Geologic History Of Middle California
(California Natural History Guides: 43)
Arthur D. Howard
1979, University Of California Press
ISBN 0-520-03874-6

Arthur D. Howard’s little book on the geologic history of California from King City to Point Arena from the Pacific Ocean to the Sierra Nevada Mountains is now out of print, replaced by Doris Sloan’s 2006 book (following). However, though more recent work has made some of Howard’s dating and sequencing of events a bit less accurate, his effort to give one fluid pocket-book sized narrative of 230 million years of California’s geologic history, for a popular readership, a noble and very engaging work. His numerous pen-and-ink (and watercolor) illustrations and perspective cutaway diagrams, especially his incredibly detailed, scaled high-altitude view of the entire territory under consideration (Figure 1, Physiographic diagram of Middle California) are just endlessly fascinating. The sixteen photographs of geologic features are all interesting and beautiful. I wish this book had been revised for greater technical accuracy given present knowledge, but with as few other changes as possible. It was a gem.
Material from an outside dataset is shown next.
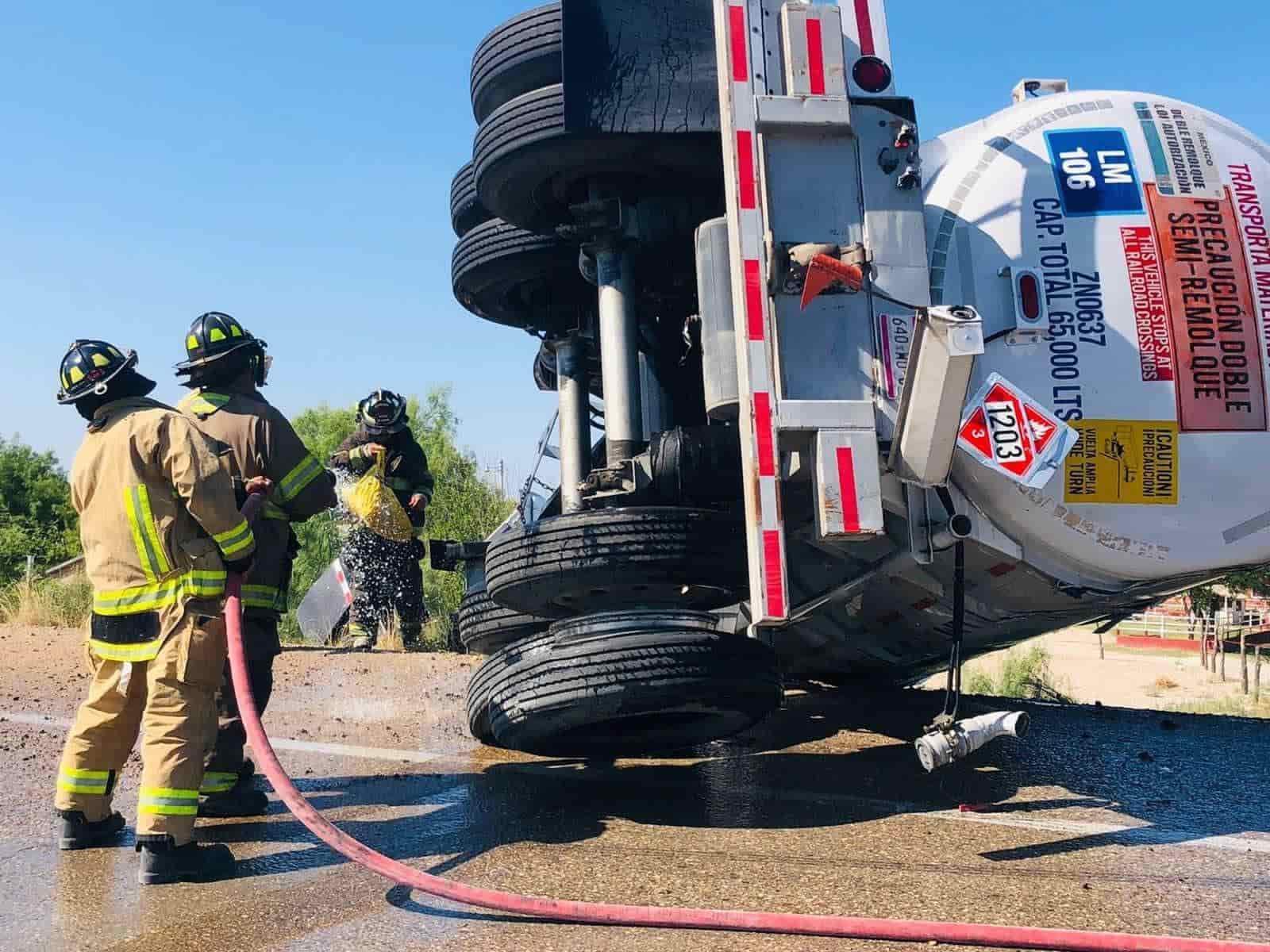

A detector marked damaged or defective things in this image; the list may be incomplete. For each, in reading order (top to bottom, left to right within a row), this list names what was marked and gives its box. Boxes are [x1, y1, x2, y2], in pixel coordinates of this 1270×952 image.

Geology Of The San Francisco Bay Region
(California Natural History Guides, 79)
Doris Sloan
2006, University Of California Press
ISBN-13: 978-0-520-24126-8

Doris Sloan’s book is a fat pocket-book, encyclopedic, profusely illustrated, describing the San Francisco Bay Area from Gilroy to Gualala from the Pacific Ocean up to the Central Valley, taken as seven regions (Marin County; San Francisco; The Bay and The Islands; The Penninsula: Coast, Redwoods and Bay; The South Bay; The North Bay; The East Bay). Detailed descriptions (and illustrations) are given for numerous locations within each of the seven regions. This book is a vast collection of detail logically organized and tightly packed. It is ideal as a guide book for visits to many points of geological and naturalist interest in the San Francisco Bay Area.

Roadside Geology Of Northern California
David D. Alt and Donald W. Hyndman
1975, Mountain Press Publishing Company (Missoula, Montana)

Alt and Hyndman’s book is a guide to the geology that you can see while traveling along California’s highways. The book divides the territory under consideration (north of San Francisco) into four regions: the Coast Ranges, the Sierra Nevada and Klamath mountains, the Great Valley, and the Cascades and Modoc Plateau (volcanic). The geology along highways running through these regions is then described in some detail with text, diagrams and photographs. This is a nice book to have as a passenger on a roadtrip in Northern California.

California is a modern paradise of uncertain water supply and shaky ground. Our best collective survival here must depend on a wider sense of appreciation of the land and each other.